| MARCHE À SUIVRE |
Pouvez-vous recopier mot pour mot, dans l'entretien sur la campagne électorale turque, le passage allant de « - Qui finance la » jusqu'à « toujours très transparente. » ?

Guillaume Perrier : Il est évident que la question kurde est le principal échec du parti. Erdogan avait fait un grand discours dans la région kurde, reconnaissant pour la première fois le problème. Pendant cette campagne, il a dit qu’il n’y avait « plus de problème kurde ». Mais il y a toujours un problème kurde : la Turquie compte treize millions de citoyens d’ascendance kurde, qui réclament, dans leur grande majorité, des droits culturels étendus, et la possibilité d’avoir un enseignement dans leur langue maternelle.

Le parti prokurde BDP (Parti pour la paix et la démocratie) réclame une autonomie politique pour les régions kurdes. Face à ces revendications, pour le moment, le gouvernement n’a pas su proposer grand-chose d’autre que des opérations militaires et une répression politique et militaire quotidienne.

Pour contourner la règle du seuil électoral de 10 %, les candidats kurdes ne se présentent pas sous l’étiquette de leur parti, mais en candidats indépendants. Une fois qu’ils seront élus au Parlement, ils pourront se regrouper et constituer un groupe parlementaire. Il devrait donc y avoir une trentaine de députés kurdes après les élections, pour un nombre total de députés de cinq cent cinquante.

- On a beaucoup cité le modèle turc comme pouvant constituer une nouvelle « alternative » dans les révolutions des pays arabes. Erdogan a-t-il surfé au cours de cette campagne, même ne serait-ce que durant « one minute », sur son « aura » internationale, réelle ou supposée ?

Guillaume Perrier : Oui, dans ses meetings, ses supporteurs l’appellent souvent le « nouveau leader du Moyen-Orient ». M. Erdogan se voit non seulement comme le leader de la Turquie, mais comme celui de toute une région. Sa popularité internationale est assez impressionnante, effectivement, mais la Turquie de l’AKP, pour les révolutions dans les pays arabes, est un modèle qui n’est pas achevé. Il me semble un peu excessif de parler de « modèle turc » pour les révolutions arabes d’aujourd’hui.

- Qui finance la campagne de l’AKP ? Est-il vrai que des produits de première nécessité ou électroménagers sont distribués aux votants ? Quelle est la situation des ruraux en Turquie ? Profitent-ils de la dynamique économique du pays ?

Guillaume Perrier : L’AKP bénéficie d’un vaste réseau de soutien économique dans les milieux confrériques islamiques. Donc il a un réseau de mécènes qui financent sa campagne, de manière pas toujours très transparente.

Y a-t-il des produits distribués aux votants ? Cette fois-ci, je ne sais pas, mais cela s’est fait dans le passé. L’AKP mène une campagne clientéliste, donc n’hésite jamais à utiliser ce type de pratique électorale.

Pour répondre à votre question sur les ruraux, depuis que l’AKP est au pouvoir, la Turquie s’est transformée, les populations rurales migrent en masse vers les villes aujourd’hui. Environ 25 % de la population vit encore de l’agriculture. Un secteur qui profite de l’embellie économique. Même s’il y a des problèmes avec les normes européennes, la Turquie exporte beaucoup de produits agricoles, notamment pour les agrumes, les tomates, etc.

| LIGNES RECENSÉES |
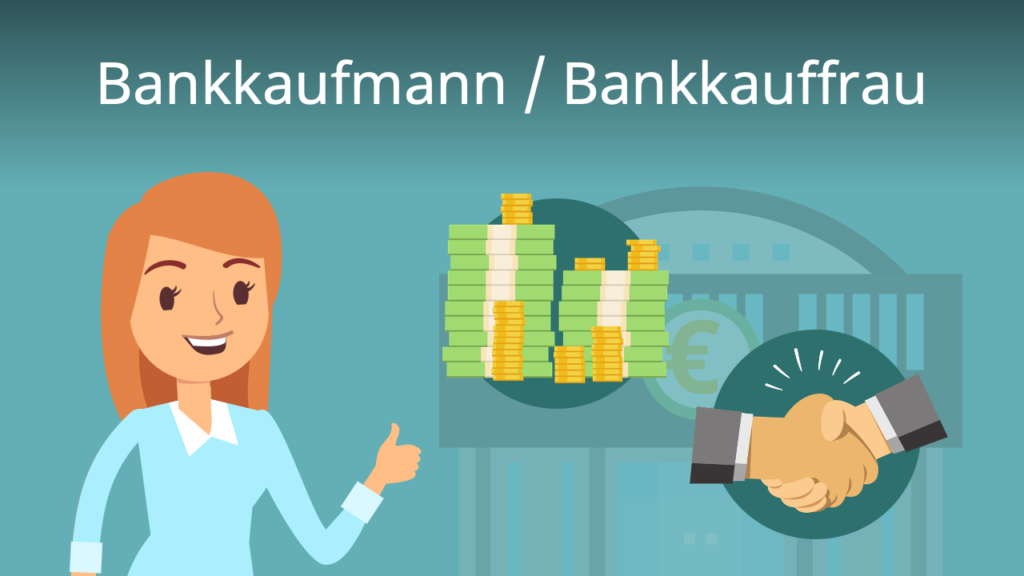 Zum Video: Bankkaufmann/Bankkauffrau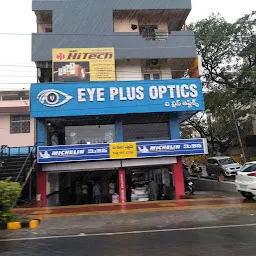 EYE PLUS OPTICS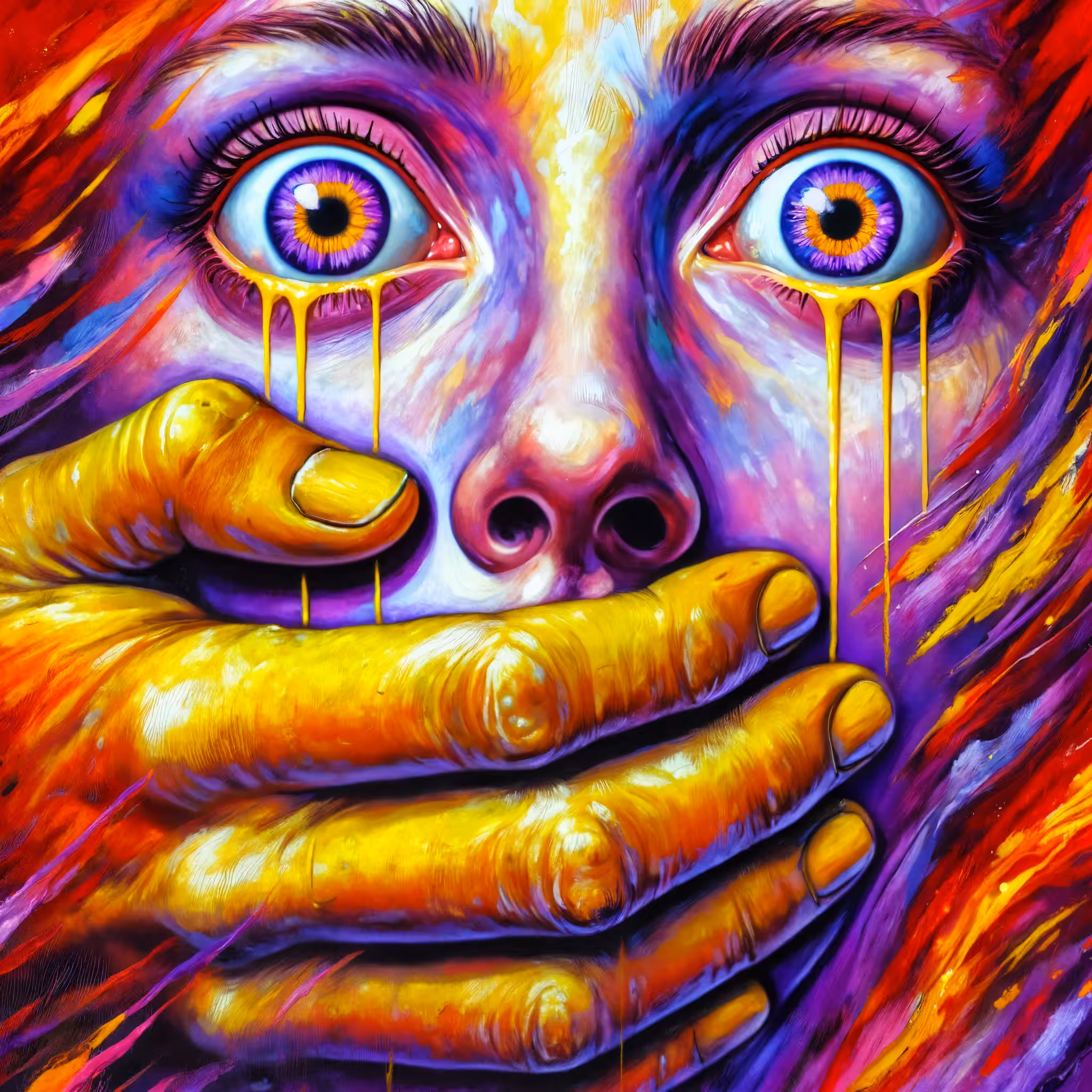 Inner Suppression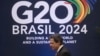 Thủ tướng Việt Nam đi Brazil dự Thượng đỉnh G20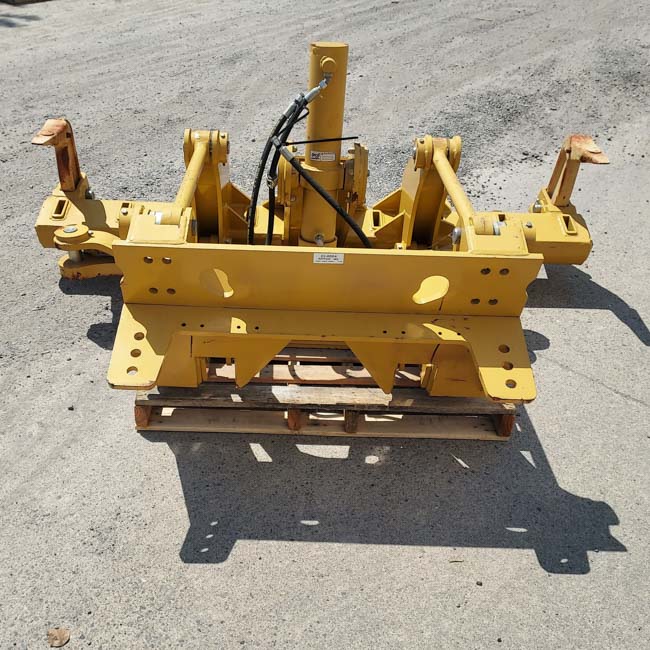 CAT 8J7024 part 6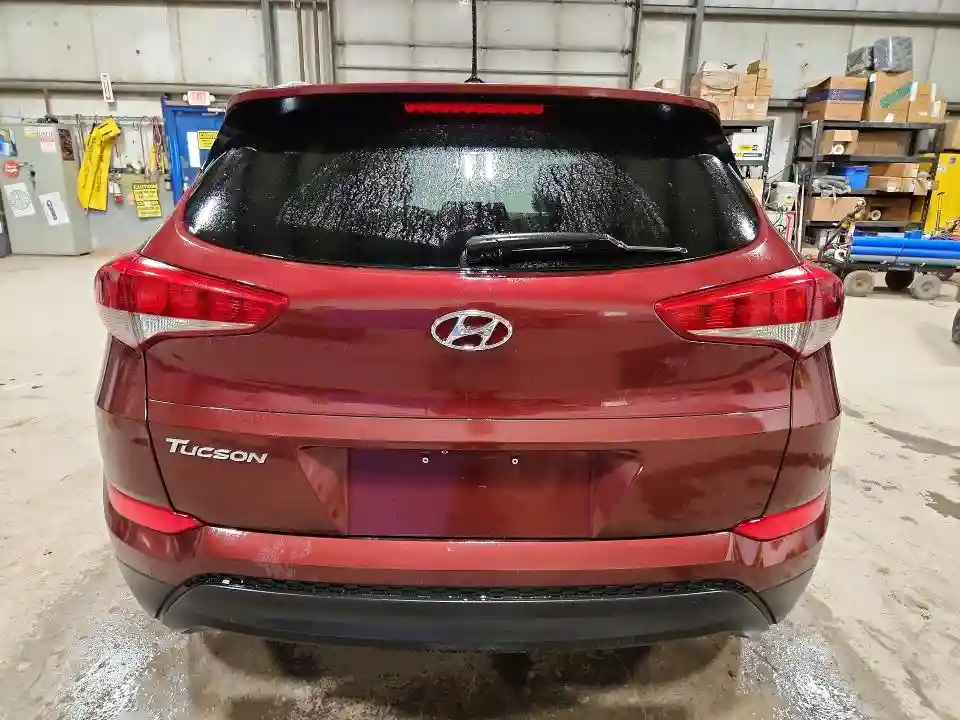 KM8J33A47GU035910 2016 HYUNDAI TUCSON-5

| SOLUTION PROPOSÉE |
- Qui finance la campagne de l’AKP ? Est-il vrai que des produits de première nécessité ou électroménagers sont distribués aux votants ? Quelle est la situation des ruraux en Turquie ? Profitent-ils de la dynamique économique du pays ?

Guillaume Perrier : L’AKP bénéficie d’un vaste réseau de soutien économique dans les milieux confrériques islamiques. Donc il a un réseau de mécènes qui financent sa campagne, de manière pas toujours très transparente.